This is one of the key titles on Fulci's filmography that helped turn him into a cult director during the early days of home video. Like most of the director's other works, it drags at times (particularly around the midway point), some scenes work better than others and there are about 1001 zoom shots into eyeballs, but it's also atmospheric, gloomy and gory. Nicely shot by Sergio Salvati (who shot all of the director's films around this time), this also boasts an excellent score from Fabio Frizzi and a more straightforward and less confusing story line (co-written by Dardano Sacchetti) than some of Fulci's other efforts.








Italian horror / exploitation fans should recognize much of this cast. Aside from those already mentioned, small roles are also played by future director Michele Soavi, Fulci regular Daniela Doria (who almost always gets the best death scene in these things), Venantino Venantini, Luciano Rossi, Robert Sampson and Fulci himself as a pathologist. Giovanni Lombardo Radice (aka “John Morghen”) has a memorable bit as the slow-witted town outcast whose girlfriend is an inflatable doll and who may or not be a sex predator. He also meets a memorable demise when the father of one of his supposed victims pushes a huge electric drill through his head (an excellent effect). American porn actor Michael Gaunt also turns up playing a gravedigger in one scene alongside Percy Pirkanen of Cannibal Holocaust fame.

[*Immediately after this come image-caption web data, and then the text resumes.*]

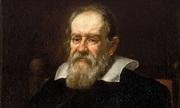 Thiên tài nào nổi tiếng với thí nghiệm ở tháp nghiêng Pisa?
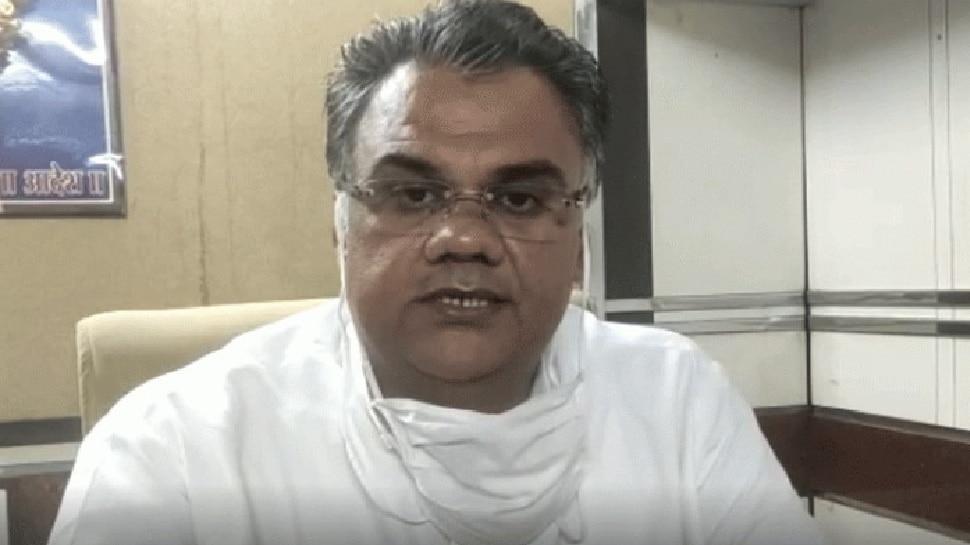 Rajasthan के किसानों को राहत, MP Devji Patel ने उठाई 26800 किसानों के बीमा क्लेम की मांग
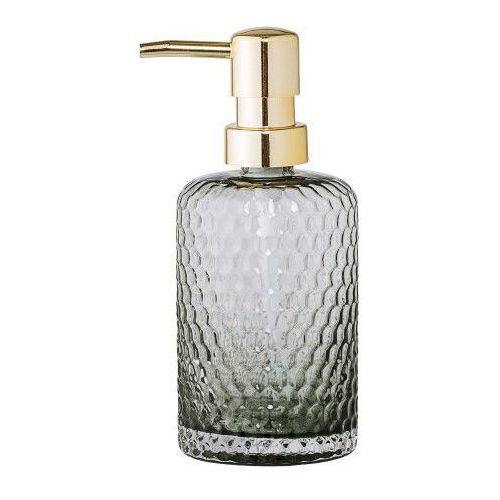 Bloomingville Dozownik do mydła, szare szkło, złoty - (5711173159314)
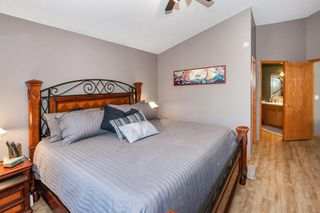 Photo 20: 1734 THORBURN Drive SE: Airdrie Detached for sale : MLS®# C4281288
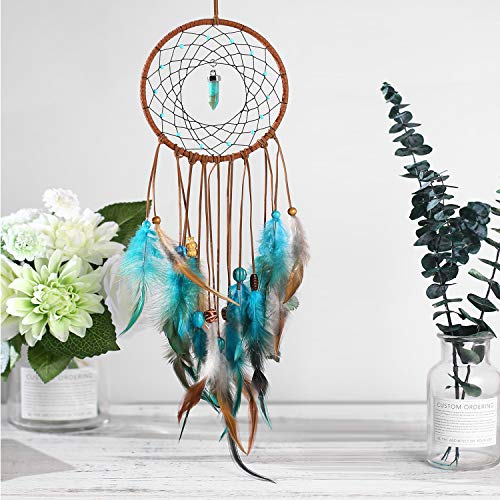 AWAYTR Dream Catchers Wall Decor - Feather Dream Catcher Room and Bedroom Decoration Hanging Ornament for Home Decor Gift (Blue&Green)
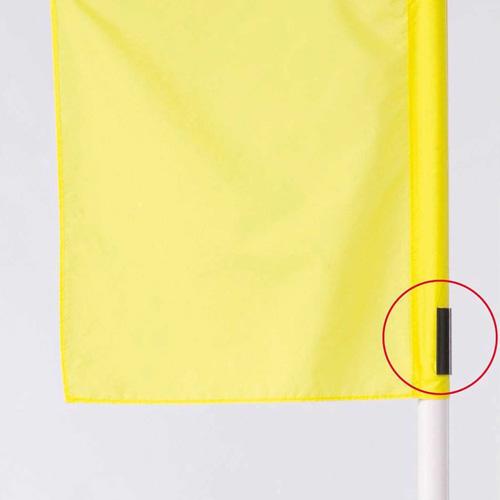 Clip pour drapeau de coin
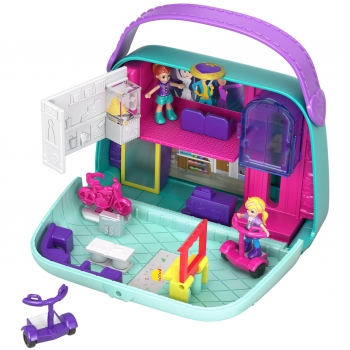 Polly Pocket - Cofre de Muñecas, Bolso Shopping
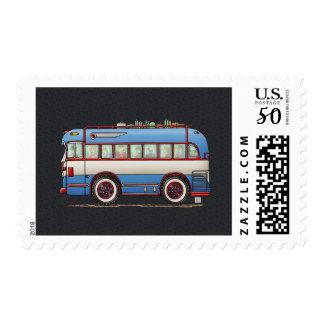 Cute Bus Tour Bus Postage
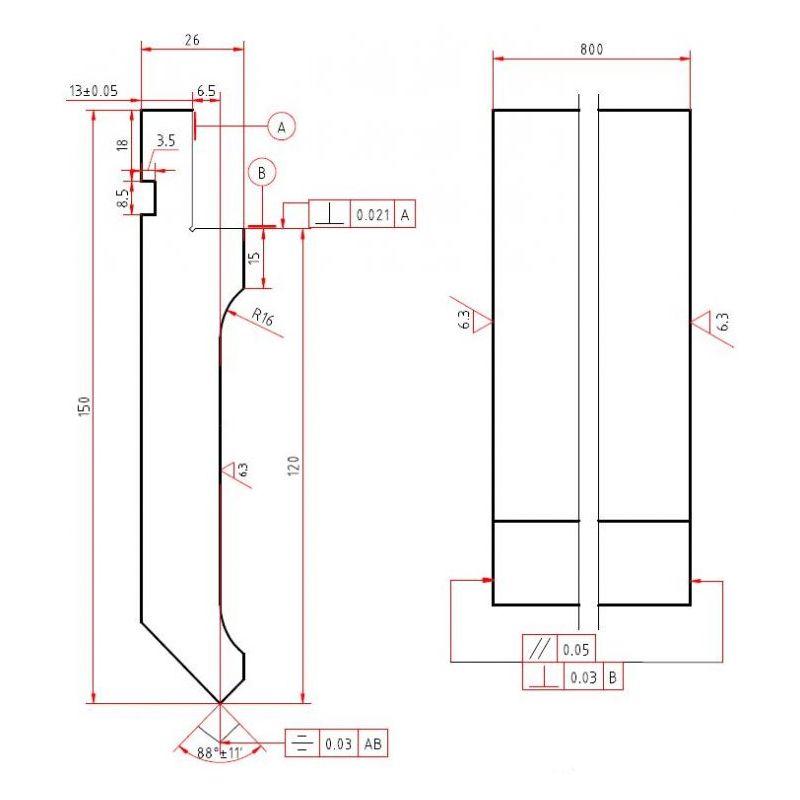 HYDRAULIC PRESS BRAKE WC67K-80T/2500 E200P | Wc67k | Selling | Price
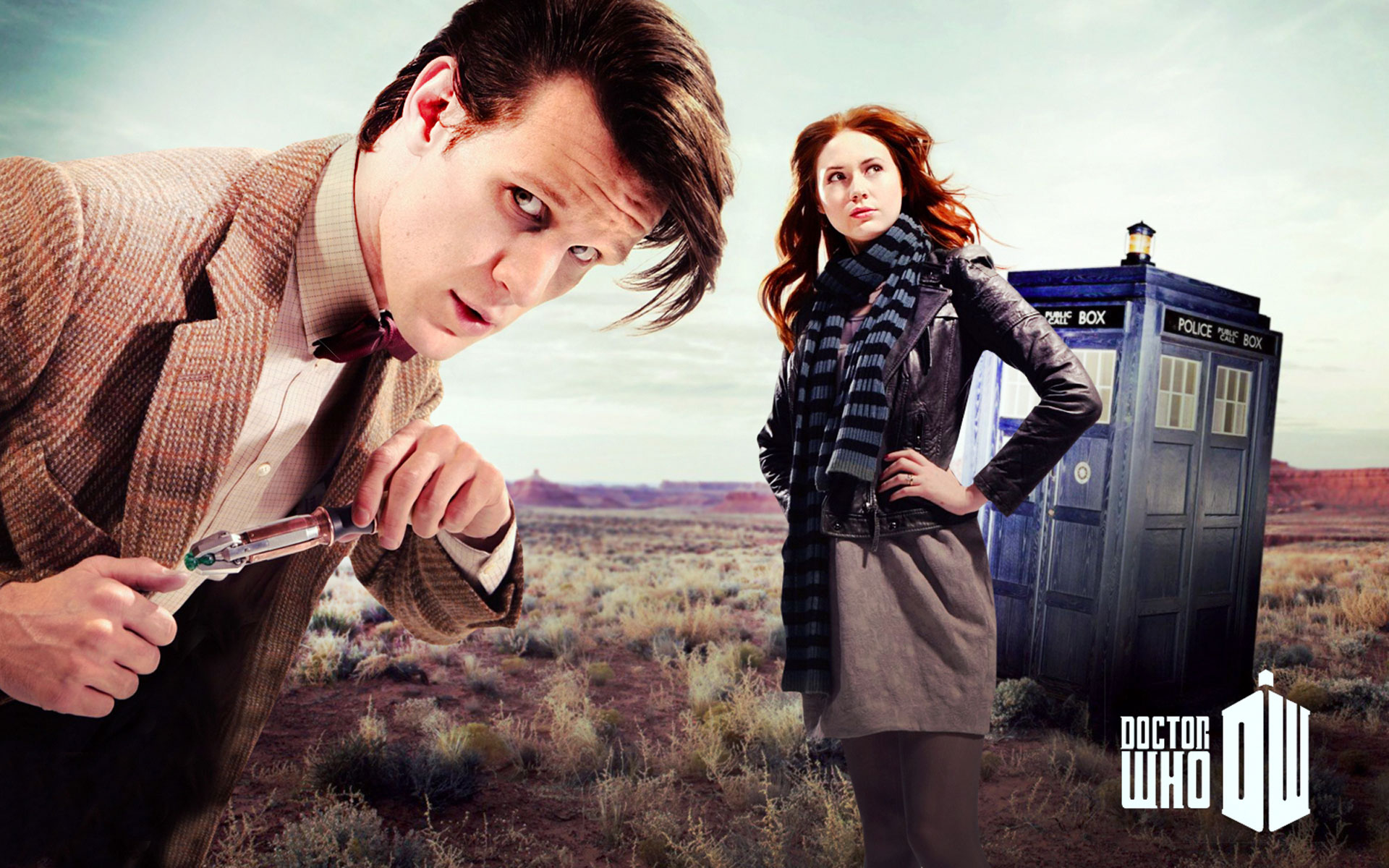 Doctor Who wallpaper 29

Here in America, this was picked up by Motion Picture Marketing, who wanted to release it as Twilight of the Dead with ad art copying Romero's DAWN OF THE DEAD (1978) until they were served a cease and desist order. It was then re-titled The Gates of Hell, great new posters were made and it played theaters unrated and uncut in 1983. On home video, it was issued the following year by Paragon, also unrated and under the same title. Later VHS, DVD and BR releases (from Anchor Bay, Arrow, Blue Underground, etc.) used the City of the Living Dead title. The full running time of the uncut version is 93 minutes, though some countries (like Australia) received a shorter cut missing some of the gore.